Anyone in New York who has suffered from a fungal skin infection should know about a survey recently published by the Journal of the American Academy of Dermatology. A dermatologist from George Washington University along with colleagues in clinical research have shown that fungal skin infections are all too frequently misdiagnosed.
In the survey, dermatologists were asked to review 13 clinical images and determine whether they should be classified as fungal skin infections or not. Only 50 percent of the participants could correctly classify most of the images, and only one image was correctly classified by 90 percent of them. The results are especially concerning for those with dermatophyte infections, the most common form of fungal skin infections. These have accounted for over 51 million U.S. outpatient visits in the last 10 years.

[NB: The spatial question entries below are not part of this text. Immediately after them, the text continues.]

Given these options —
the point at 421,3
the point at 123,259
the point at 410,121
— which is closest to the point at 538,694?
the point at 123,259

Further medical education on dermatophyte and other infections is necessary so that these conditions are not mistaken for inflammatory skin diseases like annular psoriasis and secondary syphilis. Dermatologists should also be trained on diagnostic methods like potassium hydroxide preparations. A misdiagnosis can lead to selecting the wrong therapy, a worsening of symptoms and additional infections in the skin and other soft tissues.

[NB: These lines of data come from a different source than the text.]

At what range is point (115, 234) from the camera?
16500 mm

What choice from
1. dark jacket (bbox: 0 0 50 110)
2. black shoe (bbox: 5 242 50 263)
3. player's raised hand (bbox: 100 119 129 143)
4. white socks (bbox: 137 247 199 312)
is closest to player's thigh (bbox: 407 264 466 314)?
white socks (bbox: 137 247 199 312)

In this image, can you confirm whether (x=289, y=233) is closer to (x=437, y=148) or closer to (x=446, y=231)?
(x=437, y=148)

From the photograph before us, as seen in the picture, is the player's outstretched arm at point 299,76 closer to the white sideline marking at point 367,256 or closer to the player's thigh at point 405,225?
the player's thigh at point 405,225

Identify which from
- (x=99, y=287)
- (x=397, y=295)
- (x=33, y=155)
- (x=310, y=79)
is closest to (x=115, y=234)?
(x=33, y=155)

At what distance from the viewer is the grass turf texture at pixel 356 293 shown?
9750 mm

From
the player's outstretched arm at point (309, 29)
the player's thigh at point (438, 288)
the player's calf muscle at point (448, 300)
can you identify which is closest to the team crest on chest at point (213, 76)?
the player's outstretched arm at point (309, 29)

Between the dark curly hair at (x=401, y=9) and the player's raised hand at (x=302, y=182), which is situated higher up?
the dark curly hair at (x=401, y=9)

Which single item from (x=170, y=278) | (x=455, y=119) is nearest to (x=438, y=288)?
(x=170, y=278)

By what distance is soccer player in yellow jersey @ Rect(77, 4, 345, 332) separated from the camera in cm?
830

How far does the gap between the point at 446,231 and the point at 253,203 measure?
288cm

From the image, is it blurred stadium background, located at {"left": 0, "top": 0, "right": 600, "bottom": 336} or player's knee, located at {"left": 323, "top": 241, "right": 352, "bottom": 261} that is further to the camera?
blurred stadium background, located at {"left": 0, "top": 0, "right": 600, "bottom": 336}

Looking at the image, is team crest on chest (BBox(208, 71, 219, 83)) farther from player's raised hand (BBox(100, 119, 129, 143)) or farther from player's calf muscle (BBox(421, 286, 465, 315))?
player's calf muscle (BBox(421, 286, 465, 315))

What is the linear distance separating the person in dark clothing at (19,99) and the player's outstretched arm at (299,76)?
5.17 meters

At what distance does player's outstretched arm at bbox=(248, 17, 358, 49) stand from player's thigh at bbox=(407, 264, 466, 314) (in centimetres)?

A misdiagnosis could form the basis for a medical malpractice claim. An individual who incurs injuries because of an incorrect diagnosis can discuss their case with a lawyer. The victim generally must show that there was a preexisting doctor-patient relationship, that the patient followed all the doctor’s instructions and that the doctor failed to live up to an objective standard of care. A malpractice claim could cover past and future medical expenses, pain and suffering and more.